+++ The input +++
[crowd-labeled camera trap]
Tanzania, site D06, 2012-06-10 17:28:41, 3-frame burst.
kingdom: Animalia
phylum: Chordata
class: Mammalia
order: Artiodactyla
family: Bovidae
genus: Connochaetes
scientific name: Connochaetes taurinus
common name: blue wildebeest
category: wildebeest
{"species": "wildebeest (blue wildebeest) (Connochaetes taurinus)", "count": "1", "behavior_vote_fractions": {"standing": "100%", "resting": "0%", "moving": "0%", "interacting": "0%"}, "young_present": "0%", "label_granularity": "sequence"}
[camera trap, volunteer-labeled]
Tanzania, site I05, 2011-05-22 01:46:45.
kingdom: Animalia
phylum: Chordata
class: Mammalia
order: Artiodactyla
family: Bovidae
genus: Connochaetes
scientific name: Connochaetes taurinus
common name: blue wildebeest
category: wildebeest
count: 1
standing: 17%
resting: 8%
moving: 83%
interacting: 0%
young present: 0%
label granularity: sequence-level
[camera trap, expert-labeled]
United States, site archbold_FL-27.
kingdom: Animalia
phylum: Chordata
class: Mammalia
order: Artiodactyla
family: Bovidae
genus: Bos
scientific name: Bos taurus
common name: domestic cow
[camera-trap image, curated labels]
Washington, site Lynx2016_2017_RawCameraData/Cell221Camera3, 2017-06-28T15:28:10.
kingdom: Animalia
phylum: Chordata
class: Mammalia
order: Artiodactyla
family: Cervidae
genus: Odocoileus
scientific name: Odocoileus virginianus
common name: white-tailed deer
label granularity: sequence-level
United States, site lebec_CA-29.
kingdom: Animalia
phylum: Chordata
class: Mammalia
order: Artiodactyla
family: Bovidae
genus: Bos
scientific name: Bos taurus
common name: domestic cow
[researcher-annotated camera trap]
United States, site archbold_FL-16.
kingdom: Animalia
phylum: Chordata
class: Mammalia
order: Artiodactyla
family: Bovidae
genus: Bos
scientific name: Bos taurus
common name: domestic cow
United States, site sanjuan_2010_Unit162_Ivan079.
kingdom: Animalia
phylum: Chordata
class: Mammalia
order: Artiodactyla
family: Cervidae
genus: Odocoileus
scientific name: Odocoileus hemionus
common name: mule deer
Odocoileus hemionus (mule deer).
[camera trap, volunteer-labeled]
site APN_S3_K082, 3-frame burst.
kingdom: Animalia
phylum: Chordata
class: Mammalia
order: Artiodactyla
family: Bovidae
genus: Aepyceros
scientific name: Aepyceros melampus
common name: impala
+++
■ Problem
Set down each entry again, unchanged.

■ Task solution
[crowd-labeled camera trap]
Tanzania, site D06, 2012-06-10 17:28:41, 3-frame burst.
kingdom: Animalia
phylum: Chordata
class: Mammalia
order: Artiodactyla
family: Bovidae
genus: Connochaetes
scientific name: Connochaetes taurinus
common name: blue wildebeest
category: wildebeest
{"species": "wildebeest (blue wildebeest) (Connochaetes taurinus)", "count": "1", "behavior_vote_fractions": {"standing": "100%", "resting": "0%", "moving": "0%", "interacting": "0%"}, "young_present": "0%", "label_granularity": "sequence"}
[camera trap, volunteer-labeled]
Tanzania, site I05, 2011-05-22 01:46:45.
kingdom: Animalia
phylum: Chordata
class: Mammalia
order: Artiodactyla
family: Bovidae
genus: Connochaetes
scientific name: Connochaetes taurinus
common name: blue wildebeest
category: wildebeest
count: 1
standing: 17%
resting: 8%
moving: 83%
interacting: 0%
young present: 0%
label granularity: sequence-level
[camera trap, expert-labeled]
United States, site archbold_FL-27.
kingdom: Animalia
phylum: Chordata
class: Mammalia
order: Artiodactyla
family: Bovidae
genus: Bos
scientific name: Bos taurus
common name: domestic cow
[camera-trap image, curated labels]
Washington, site Lynx2016_2017_RawCameraData/Cell221Camera3, 2017-06-28T15:28:10.
kingdom: Animalia
phylum: Chordata
class: Mammalia
order: Artiodactyla
family: Cervidae
genus: Odocoileus
scientific name: Odocoileus virginianus
common name: white-tailed deer
label granularity: sequence-level
United States, site lebec_CA-29.
kingdom: Animalia
phylum: Chordata
class: Mammalia
order: Artiodactyla
family: Bovidae
genus: Bos
scientific name: Bos taurus
common name: domestic cow
[researcher-annotated camera trap]
United States, site archbold_FL-16.
kingdom: Animalia
phylum: Chordata
class: Mammalia
order: Artiodactyla
family: Bovidae
genus: Bos
scientific name: Bos taurus
common name: domestic cow
United States, site sanjuan_2010_Unit162_Ivan079.
kingdom: Animalia
phylum: Chordata
class: Mammalia
order: Artiodactyla
family: Cervidae
genus: Odocoileus
scientific name: Odocoileus hemionus
common name: mule deer
Odocoileus hemionus (mule deer).
[camera trap, volunteer-labeled]
site APN_S3_K082, 3-frame burst.
kingdom: Animalia
phylum: Chordata
class: Mammalia
order: Artiodactyla
family: Bovidae
genus: Aepyceros
scientific name: Aepyceros melampus
common name: impala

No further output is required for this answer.